I have a lot of problems with how the right treats the LGBTQ community, especially the notion that identifying as trans is a newfangled trend. It’s not. History told fully is a balm to hate, so I encourage you to spend a few minutes looking through the Digital Transgender Archive, which is based here at Northeastern. The material it contains is a reminder of the many enduring permutations of the human condition.
♀️ ♂️ 🗳️ Is 2024 really “the gender election?”
Maybe. There are certainly a lot of headline writers who think so. The Times devoted an entire issue of its politics newsletter to the topic, and USA Today went so far as to call it a “gender war.” Only time will tell if this framing is accurate or hyperbolic. It is, however, notable that we’re talking about men as a distinct voting block. This is a welcome departure from past election cycles when the default voter — much like the default politician — was assumed to be white and male.

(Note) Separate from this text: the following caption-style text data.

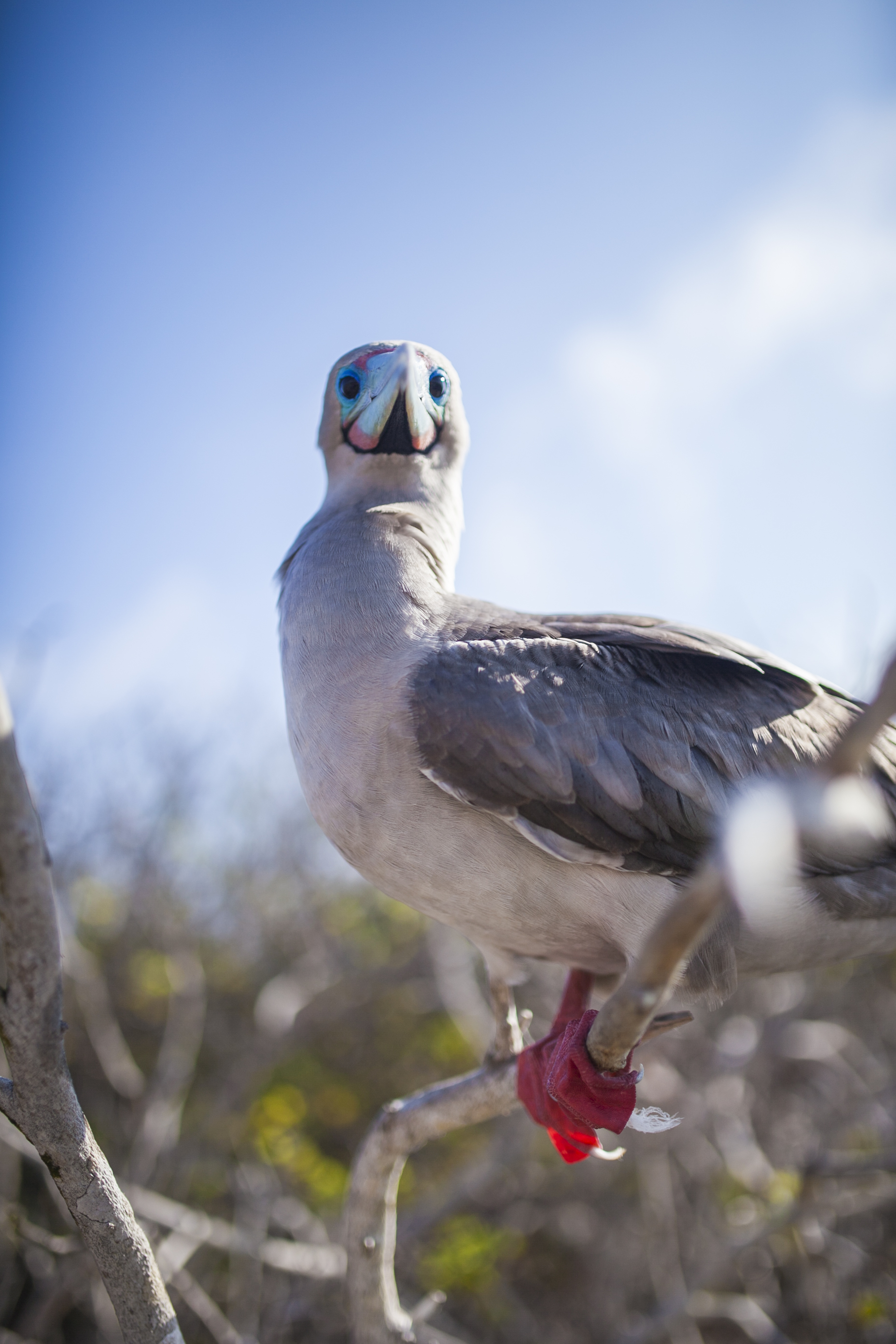 Red-foooted Booby, Genovessa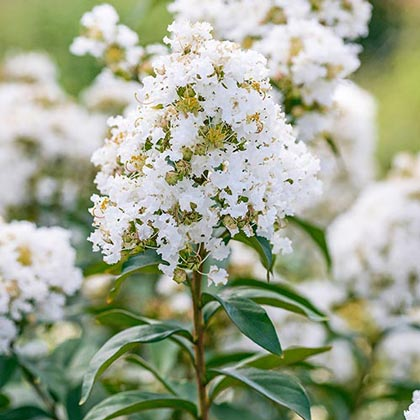 Enduring Summer Reblooming Crape Myrtle - White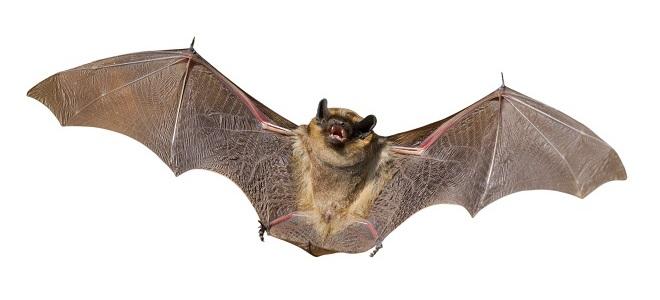 Приметы про летучую мышь: залетела в дом, балкон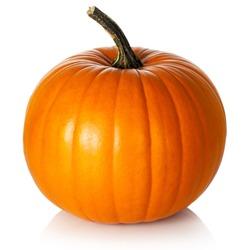Pumpkin on white background. Fresh and ripe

No matter what happens on Election Day, I hope to see continuing coverage of the very real challenges facing men, although we must remember that improving conditions for one segment of society doesn’t have to come at a cost for others.
😡 About the Washington Post …
For the first time since Jimmy Carter, the Post won’t endorse a candidate in the presidential race after owner Jeff Bezos yanked the paper’s planned Harris endorsement. That’s bullshit. My Northeastern School of Journalism colleague Jill Abramson explains why in this piece for the Boston Globe.
Equally bullshit is that we’re suddenly hearing from a handful of (mostly white and male) super star journalists for whom, as Carrie Brown wrote on X, “the slow erosion of democracy has been mostly a spectator sport. All of a sudden it seems to occur to them that this shit could affect them and their beloved institutions too.”
If you’d like to know more about the history of newspaper presidential endorsements, check out this column from Mental Floss. It’s a little dated, but still has some interesting tidbits.
A lot of people are canceling their Post subscriptions. I get mine for free through Northeastern (the perks of a life as a professional news nerd 🤓), but even if I was paying, I wouldn’t cancel. Doing so would hurt the newsroom, not Bezos. My Prime and Audible subscriptions are, however, another story.